Moreover, the separation of the CEO and chairman posts — high on the list of many shareholder activists — certainly didn’t improve the fortunes of Enron’s shareholders. In fact, Nell Minow, co-founder of Portland, Maine-based research firm The Corporate Library, says advocates of governance best practices may be off the mark on that point. Minow says that The Corporate Library’s research of 2,000 companies has not revealed a link between conventional best-practice governance structures and better shareholder returns, noting that “structures do not guarantee substantive and genuinely independent oversight.” Minow adds: “People are just grabbing at what’s intuitively compelling.”

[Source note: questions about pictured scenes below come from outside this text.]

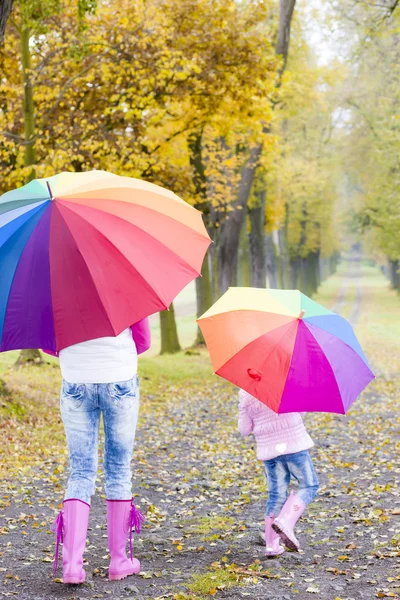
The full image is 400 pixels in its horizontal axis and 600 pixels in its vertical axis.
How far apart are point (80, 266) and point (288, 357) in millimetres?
1494

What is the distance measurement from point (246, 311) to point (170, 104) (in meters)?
12.9

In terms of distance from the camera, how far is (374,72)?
3606cm

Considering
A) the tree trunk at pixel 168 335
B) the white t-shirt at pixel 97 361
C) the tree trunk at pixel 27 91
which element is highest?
the tree trunk at pixel 27 91

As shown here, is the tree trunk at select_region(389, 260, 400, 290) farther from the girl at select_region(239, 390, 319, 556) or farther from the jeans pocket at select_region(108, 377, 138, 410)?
the jeans pocket at select_region(108, 377, 138, 410)

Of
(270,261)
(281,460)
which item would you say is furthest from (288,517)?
(270,261)

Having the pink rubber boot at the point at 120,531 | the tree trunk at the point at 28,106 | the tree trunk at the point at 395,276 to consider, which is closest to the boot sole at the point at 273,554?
the pink rubber boot at the point at 120,531

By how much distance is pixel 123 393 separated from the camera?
4.64 m

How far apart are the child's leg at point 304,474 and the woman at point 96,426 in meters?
1.27

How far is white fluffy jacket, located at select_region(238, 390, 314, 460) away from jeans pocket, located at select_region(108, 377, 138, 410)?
42.6 inches

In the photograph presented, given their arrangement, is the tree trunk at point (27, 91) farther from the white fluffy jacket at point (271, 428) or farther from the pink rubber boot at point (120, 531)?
the pink rubber boot at point (120, 531)

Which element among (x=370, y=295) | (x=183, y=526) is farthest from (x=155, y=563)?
(x=370, y=295)

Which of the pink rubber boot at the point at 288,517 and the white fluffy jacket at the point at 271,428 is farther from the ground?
the white fluffy jacket at the point at 271,428

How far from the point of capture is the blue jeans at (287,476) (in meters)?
5.46

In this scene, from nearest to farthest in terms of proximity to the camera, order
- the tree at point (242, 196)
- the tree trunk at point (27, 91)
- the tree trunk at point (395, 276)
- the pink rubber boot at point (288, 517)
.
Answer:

Some investor groups are also grabbing onto single issues on which to base their withhold campaigns. This year’s 90 percent withhold vote at Calpers (including the vote against Buffett) was mostly triggered by the fund’s decision to vote against directors at companies that hire their independent auditors to perform other services. “It wasn’t an effort by Calpers to go after every company,” explains assistant executive officer for public affairs Pat Macht. “It was our decision to vote our conscience on the auditor issue.”
Voting their conscience, however, has some investor groups also straying well beyond traditional governance ground and into such areas as ethical pricing and workers’ rights. In response, many management teams have staged preemptive strikes, hoping to avoid media campaigns orchestrated by institutional investors. Coke and PepsiCo, for example, bowed to shareholder pressure this spring, agreeing to put together a report on the impact of the HIV epidemic on their business models (see “A Little Divine Intervention,” at the end of this article). And at Columbus, Ohio-based American Electric Power, management agreed to assess its own efforts to minimize its environmental liabilities — leading a state pension fund to withdraw its proposal calling for such action.
In preparing the report, however, American Electric Power CFO Susan Tomasky says, the power producer’s directors wanted to make sure they were mindful of the interests of all shareholders. But therein lies the rub. Out-of-court agreements between boards and activist investors — often hailed as wins for both sides — would seem to give short shrift to less-vocal investors. “For boards to function effectively,” argues Nordlund, “they have to be truly representative of all shareholders, not just groups of shareholders.”
Hide Your Lunch Money
These days they also have to placate their shareholders’ advisers — not always an easy task. Some believe ISS’s dominant position in the proxy-advisory business has led at times to an adversarial, almost belligerent attitude. “[ISS's behavior] has been outrageous,” asserts Sonnenfeld. “They’re like the neighborhood bully.”